Set exercise:
Reproduce word for word everything from the start of the material down to and including the line containing "1564 inches". Omit the pictures from your reply.

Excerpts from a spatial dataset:
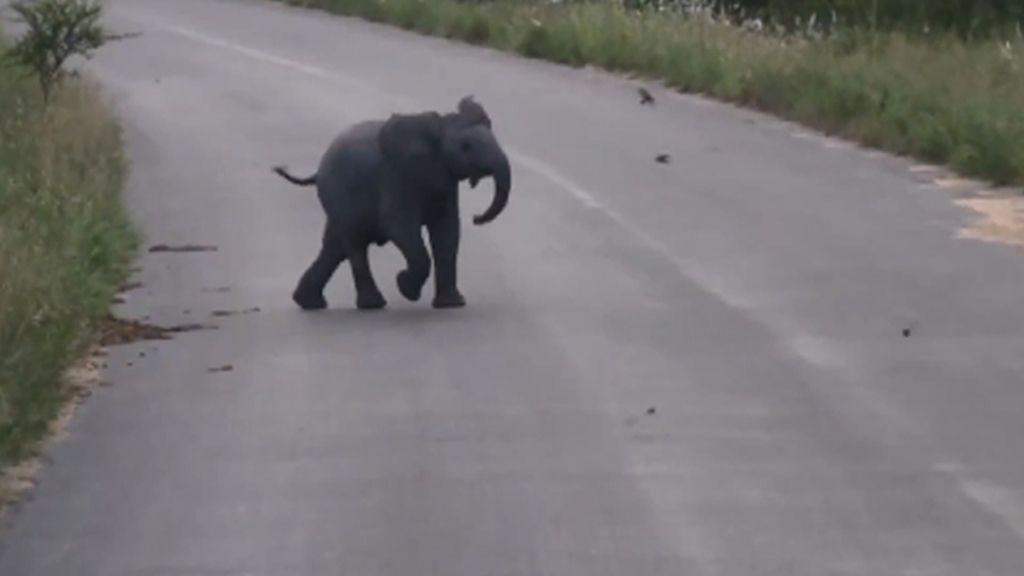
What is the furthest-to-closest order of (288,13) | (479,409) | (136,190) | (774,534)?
(288,13) < (136,190) < (479,409) < (774,534)

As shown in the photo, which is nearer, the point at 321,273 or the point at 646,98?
the point at 321,273

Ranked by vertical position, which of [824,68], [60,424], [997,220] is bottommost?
[824,68]

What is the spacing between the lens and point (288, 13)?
1564 inches

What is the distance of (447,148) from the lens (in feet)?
43.6

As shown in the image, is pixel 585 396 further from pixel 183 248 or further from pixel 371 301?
Answer: pixel 183 248

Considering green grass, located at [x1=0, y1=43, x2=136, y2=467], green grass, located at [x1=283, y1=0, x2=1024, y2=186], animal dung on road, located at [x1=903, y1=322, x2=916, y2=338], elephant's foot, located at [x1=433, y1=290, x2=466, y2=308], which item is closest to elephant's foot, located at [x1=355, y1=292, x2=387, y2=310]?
elephant's foot, located at [x1=433, y1=290, x2=466, y2=308]

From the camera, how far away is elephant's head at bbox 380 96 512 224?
519 inches

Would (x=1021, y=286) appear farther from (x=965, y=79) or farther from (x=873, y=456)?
(x=965, y=79)

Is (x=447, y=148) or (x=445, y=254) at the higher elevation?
(x=447, y=148)

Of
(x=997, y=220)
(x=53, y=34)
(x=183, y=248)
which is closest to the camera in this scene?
(x=183, y=248)

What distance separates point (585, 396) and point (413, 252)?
2.28 meters

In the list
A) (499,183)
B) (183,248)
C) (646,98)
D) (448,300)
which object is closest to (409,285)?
(448,300)

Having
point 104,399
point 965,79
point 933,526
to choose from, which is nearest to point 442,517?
point 933,526

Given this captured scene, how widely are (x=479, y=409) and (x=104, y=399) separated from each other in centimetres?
164
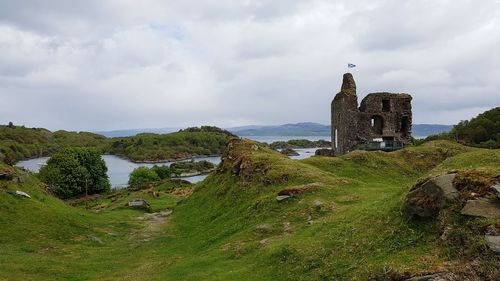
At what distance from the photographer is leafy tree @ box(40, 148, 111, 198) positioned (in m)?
91.1

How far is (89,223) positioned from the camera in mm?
41531

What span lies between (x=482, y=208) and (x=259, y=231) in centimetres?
1421

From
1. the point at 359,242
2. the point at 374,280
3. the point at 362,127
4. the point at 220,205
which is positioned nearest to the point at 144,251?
the point at 220,205

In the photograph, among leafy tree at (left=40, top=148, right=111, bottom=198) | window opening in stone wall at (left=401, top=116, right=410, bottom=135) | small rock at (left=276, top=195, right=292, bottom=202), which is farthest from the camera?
leafy tree at (left=40, top=148, right=111, bottom=198)

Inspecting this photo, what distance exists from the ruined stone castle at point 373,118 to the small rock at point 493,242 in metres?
46.4

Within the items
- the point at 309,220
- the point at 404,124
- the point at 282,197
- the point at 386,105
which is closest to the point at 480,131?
the point at 404,124

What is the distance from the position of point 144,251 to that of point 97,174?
71.3 meters

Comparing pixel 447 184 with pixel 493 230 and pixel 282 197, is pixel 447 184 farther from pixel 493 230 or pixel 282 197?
pixel 282 197

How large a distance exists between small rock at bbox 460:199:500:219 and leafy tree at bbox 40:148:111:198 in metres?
82.0

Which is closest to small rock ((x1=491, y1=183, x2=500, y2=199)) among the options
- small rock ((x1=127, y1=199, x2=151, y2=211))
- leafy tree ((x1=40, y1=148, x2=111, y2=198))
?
small rock ((x1=127, y1=199, x2=151, y2=211))

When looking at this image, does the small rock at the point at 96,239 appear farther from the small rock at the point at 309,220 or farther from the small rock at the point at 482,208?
the small rock at the point at 482,208

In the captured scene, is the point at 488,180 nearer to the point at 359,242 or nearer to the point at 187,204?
the point at 359,242

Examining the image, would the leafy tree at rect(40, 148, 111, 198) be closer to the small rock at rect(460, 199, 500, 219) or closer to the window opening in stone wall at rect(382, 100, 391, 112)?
the window opening in stone wall at rect(382, 100, 391, 112)

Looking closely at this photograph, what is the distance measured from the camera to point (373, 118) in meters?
62.8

Solution to the exercise:
What is the furthest-to-closest order of (288,13) | (479,409) | (136,190) | (774,534)?
(288,13) < (136,190) < (479,409) < (774,534)

As shown in the photo, which is nearer, the point at 321,273 or the point at 646,98?
the point at 321,273

Ranked by vertical position, which of [824,68], [60,424], [997,220] is bottommost?
[824,68]

What is the spacing between the lens and point (288, 13)?
1564 inches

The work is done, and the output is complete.